Each job will call the function ``expensive_calculation`` with a
different set of arguments from the list ``args``::
>>> def expensive_calculation(num1, num2):
... return 2 * num1 + num2
>>> from joblib import delayed, Parallel
>>> from joblib import parallel_config, register_parallel_backend
>>> from civis.parallel import make_backend_factory
>>> register_parallel_backend('civis', make_backend_factory(
... required_resources={"cpu": 512, "memory": 256}))
>>> args = [(0, 1), (1, 1), (2, 1), (3, 1), (4, 1), (5, 1), (6, 1)]
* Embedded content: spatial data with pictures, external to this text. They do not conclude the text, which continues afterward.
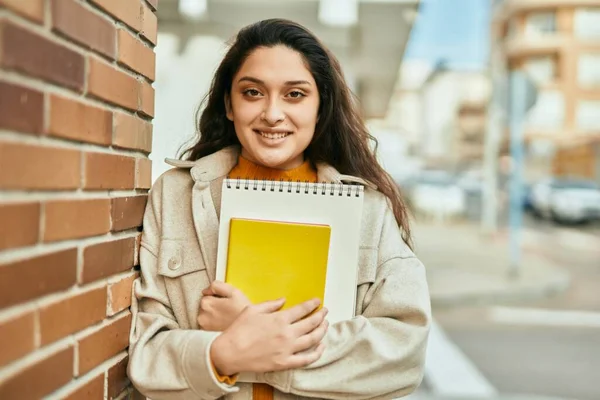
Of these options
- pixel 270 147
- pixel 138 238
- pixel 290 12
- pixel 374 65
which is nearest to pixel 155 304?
pixel 138 238

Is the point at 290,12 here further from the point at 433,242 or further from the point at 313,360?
the point at 433,242

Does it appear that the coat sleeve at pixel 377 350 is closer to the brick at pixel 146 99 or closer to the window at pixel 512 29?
the brick at pixel 146 99

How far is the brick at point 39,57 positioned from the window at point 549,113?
43.9 metres

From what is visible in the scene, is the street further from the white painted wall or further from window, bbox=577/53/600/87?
window, bbox=577/53/600/87

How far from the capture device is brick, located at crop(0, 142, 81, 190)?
100cm

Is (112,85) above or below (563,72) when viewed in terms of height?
below

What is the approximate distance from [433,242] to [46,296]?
48.2 ft

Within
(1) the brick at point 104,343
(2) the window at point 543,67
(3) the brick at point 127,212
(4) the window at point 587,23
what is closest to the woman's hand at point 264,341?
(1) the brick at point 104,343

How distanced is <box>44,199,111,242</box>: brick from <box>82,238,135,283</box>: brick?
0.04 meters

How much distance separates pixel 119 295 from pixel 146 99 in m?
0.50

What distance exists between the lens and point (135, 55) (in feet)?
5.16

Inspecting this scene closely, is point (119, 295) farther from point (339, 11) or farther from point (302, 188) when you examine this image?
point (339, 11)

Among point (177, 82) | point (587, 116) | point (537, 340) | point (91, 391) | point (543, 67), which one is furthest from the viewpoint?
point (543, 67)

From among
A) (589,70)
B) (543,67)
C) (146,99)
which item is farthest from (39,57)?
(543,67)
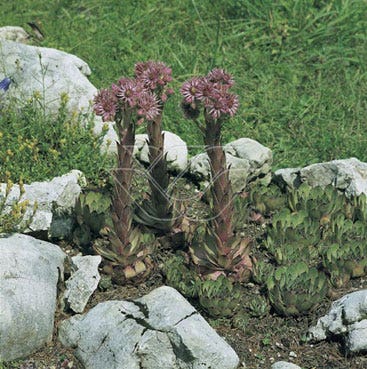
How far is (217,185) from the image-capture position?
5.68 meters

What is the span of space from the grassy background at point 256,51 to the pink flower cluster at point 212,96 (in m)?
2.24

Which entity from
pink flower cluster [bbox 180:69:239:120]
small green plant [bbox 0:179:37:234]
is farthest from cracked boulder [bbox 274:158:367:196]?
small green plant [bbox 0:179:37:234]

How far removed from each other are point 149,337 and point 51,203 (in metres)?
1.66

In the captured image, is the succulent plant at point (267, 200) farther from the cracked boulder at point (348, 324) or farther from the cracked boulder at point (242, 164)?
the cracked boulder at point (348, 324)

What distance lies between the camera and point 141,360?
5.24 meters

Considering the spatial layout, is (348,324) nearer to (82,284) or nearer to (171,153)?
(82,284)

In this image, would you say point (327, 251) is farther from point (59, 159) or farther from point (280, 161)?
point (59, 159)

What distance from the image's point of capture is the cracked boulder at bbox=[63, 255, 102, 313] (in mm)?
5758

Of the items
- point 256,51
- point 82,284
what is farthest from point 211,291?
point 256,51

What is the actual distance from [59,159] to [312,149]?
2.33 meters

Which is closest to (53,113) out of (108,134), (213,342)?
(108,134)

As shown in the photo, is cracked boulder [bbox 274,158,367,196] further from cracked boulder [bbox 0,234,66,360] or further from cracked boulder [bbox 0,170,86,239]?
cracked boulder [bbox 0,234,66,360]

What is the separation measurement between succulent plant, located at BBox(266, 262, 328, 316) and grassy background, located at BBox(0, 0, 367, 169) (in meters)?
2.01

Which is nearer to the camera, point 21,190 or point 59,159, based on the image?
point 21,190
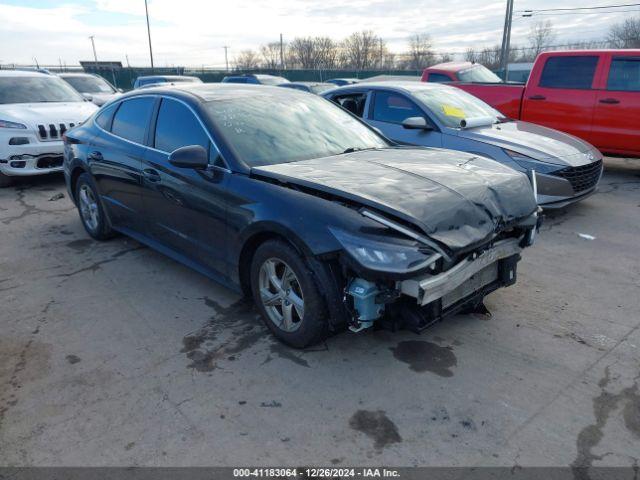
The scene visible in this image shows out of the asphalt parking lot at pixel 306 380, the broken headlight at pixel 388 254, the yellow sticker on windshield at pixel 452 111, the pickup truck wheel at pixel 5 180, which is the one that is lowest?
the asphalt parking lot at pixel 306 380

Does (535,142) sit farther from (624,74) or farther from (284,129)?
(284,129)

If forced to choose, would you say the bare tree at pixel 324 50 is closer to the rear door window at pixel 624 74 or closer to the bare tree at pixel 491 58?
the bare tree at pixel 491 58

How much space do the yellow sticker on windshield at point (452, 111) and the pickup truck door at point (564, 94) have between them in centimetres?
272

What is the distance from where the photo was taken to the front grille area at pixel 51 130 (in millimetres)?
7727

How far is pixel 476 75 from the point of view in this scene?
436 inches

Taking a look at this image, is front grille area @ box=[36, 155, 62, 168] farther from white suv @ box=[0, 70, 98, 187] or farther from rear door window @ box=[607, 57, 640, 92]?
rear door window @ box=[607, 57, 640, 92]

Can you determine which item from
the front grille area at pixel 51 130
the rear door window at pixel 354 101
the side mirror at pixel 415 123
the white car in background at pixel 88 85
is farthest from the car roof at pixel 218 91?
the white car in background at pixel 88 85

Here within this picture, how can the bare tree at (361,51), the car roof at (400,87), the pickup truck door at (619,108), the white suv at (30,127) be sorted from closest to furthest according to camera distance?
1. the car roof at (400,87)
2. the white suv at (30,127)
3. the pickup truck door at (619,108)
4. the bare tree at (361,51)

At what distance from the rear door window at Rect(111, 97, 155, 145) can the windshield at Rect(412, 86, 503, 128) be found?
11.9 ft

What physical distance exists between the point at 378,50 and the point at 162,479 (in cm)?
7204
>>> with parallel_config('civis'):
... parallel = Parallel(n_jobs=5, pre_dispatch='n_jobs')
... print(parallel(delayed(expensive_calculation)(*a) for a in args))
[1, 3, 5, 7, 9, 11, 13]
Since joblib v1.4.2, :class:`joblib.Parallel` has a ``return_as`` parameter
that can accept ``'generator'`` or ``'generator_unordered'``
(default is ``'list'``, whose behavior is shown in the examples above).
Returning a generator, especially the "unordered" version, instead of a list
is useful for getting (partial) results back from Civis Platform faster
as soon as any child job finishes (as opposed to having to waiting for `all` child jobs
to finish before you get a resulting list). With ``return_as='generator_unordered'``,
you might want to keep track of the ordering of the child jobs' results
using :func:`enumerate`:
.. code-block:: python
>>> import inspect
>>> import time
>>> def expensive_calculation(order, num):
... # lower order for a longer sleep to simulate a longer job
... time.sleep(10 ** (2 - order))
... return order, num
>>> from joblib import delayed, Parallel
>>> from joblib import parallel_config, register_parallel_backend
>>> from civis.parallel import make_backend_factory
>>> register_parallel_backend('civis', make_backend_factory(
... required_resources={"cpu": 512, "memory": 256}))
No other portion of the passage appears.